Questions about scene geometry
__________________________________________________
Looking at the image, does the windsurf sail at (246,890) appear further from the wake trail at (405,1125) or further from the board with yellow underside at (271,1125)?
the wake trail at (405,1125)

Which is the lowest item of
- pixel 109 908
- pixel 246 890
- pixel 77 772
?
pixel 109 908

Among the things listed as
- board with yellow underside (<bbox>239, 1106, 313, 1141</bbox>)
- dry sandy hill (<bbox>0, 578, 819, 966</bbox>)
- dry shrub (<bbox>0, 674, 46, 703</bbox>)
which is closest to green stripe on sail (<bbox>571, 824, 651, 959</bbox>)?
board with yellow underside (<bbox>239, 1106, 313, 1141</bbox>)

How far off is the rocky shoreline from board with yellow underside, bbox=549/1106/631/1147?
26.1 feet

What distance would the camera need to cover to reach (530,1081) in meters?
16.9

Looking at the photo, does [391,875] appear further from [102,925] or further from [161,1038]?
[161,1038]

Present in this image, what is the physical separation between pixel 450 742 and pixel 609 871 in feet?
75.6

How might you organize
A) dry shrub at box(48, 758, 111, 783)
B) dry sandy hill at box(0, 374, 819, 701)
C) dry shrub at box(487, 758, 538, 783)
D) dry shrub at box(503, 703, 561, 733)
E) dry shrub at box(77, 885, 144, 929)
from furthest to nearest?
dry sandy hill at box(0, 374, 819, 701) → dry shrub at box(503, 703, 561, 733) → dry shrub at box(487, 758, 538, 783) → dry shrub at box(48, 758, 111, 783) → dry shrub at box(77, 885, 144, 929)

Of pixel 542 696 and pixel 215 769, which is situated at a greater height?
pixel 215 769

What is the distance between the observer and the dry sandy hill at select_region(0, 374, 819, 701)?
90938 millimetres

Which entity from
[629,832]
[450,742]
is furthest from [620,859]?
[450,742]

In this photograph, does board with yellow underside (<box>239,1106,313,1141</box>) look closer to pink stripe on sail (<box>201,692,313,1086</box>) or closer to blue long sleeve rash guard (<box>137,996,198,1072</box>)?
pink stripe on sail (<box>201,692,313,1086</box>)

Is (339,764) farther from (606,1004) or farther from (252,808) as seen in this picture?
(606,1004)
__________________________________________________
- _Task directions_:
Nothing in the data may differ; print all of it exactly as written.

- _Output for this exercise_:
Looking at the image, does the windsurf sail at (246,890) appear further from the wake trail at (405,1125) or further from the board with yellow underside at (271,1125)?
the wake trail at (405,1125)

Which is the lowest item of
- pixel 109 908
- pixel 246 890
- pixel 77 772
?
pixel 109 908

Among the things listed as
- board with yellow underside (<bbox>239, 1106, 313, 1141</bbox>)
- dry sandy hill (<bbox>0, 578, 819, 966</bbox>)
- dry shrub (<bbox>0, 674, 46, 703</bbox>)
which is closest to green stripe on sail (<bbox>571, 824, 651, 959</bbox>)?
board with yellow underside (<bbox>239, 1106, 313, 1141</bbox>)

How far off is the rocky shoreline from board with yellow underside, bbox=549/1106/631/1147?
26.1 feet

What distance would the camera need to cover to reach (530,1081) in meters?
16.9

Looking at the photo, does [391,875] appear further from [102,925] or further from [161,1038]?
[161,1038]

Present in this image, what is the physical separation between pixel 450 742 and pixel 609 871 in feet?
75.6

How might you organize
A) dry shrub at box(48, 758, 111, 783)
B) dry sandy hill at box(0, 374, 819, 701)
C) dry shrub at box(487, 758, 538, 783)
D) dry shrub at box(503, 703, 561, 733)
E) dry shrub at box(77, 885, 144, 929)
from furthest to nearest?
dry sandy hill at box(0, 374, 819, 701) → dry shrub at box(503, 703, 561, 733) → dry shrub at box(487, 758, 538, 783) → dry shrub at box(48, 758, 111, 783) → dry shrub at box(77, 885, 144, 929)

Of pixel 542 696 and pixel 215 769, which is situated at a greater height?
pixel 215 769

What is the distance between the observer and the dry sandy hill at select_region(0, 374, 819, 701)?
90938 millimetres

Which entity from
[629,832]
[450,742]
is furthest from [620,859]?
[450,742]

In this photograph, does board with yellow underside (<box>239,1106,313,1141</box>) look closer to pink stripe on sail (<box>201,692,313,1086</box>) or closer to blue long sleeve rash guard (<box>137,996,198,1072</box>)?
pink stripe on sail (<box>201,692,313,1086</box>)

Is (339,764) farther from (606,1004) or farther from (252,808) as seen in this picture?
(606,1004)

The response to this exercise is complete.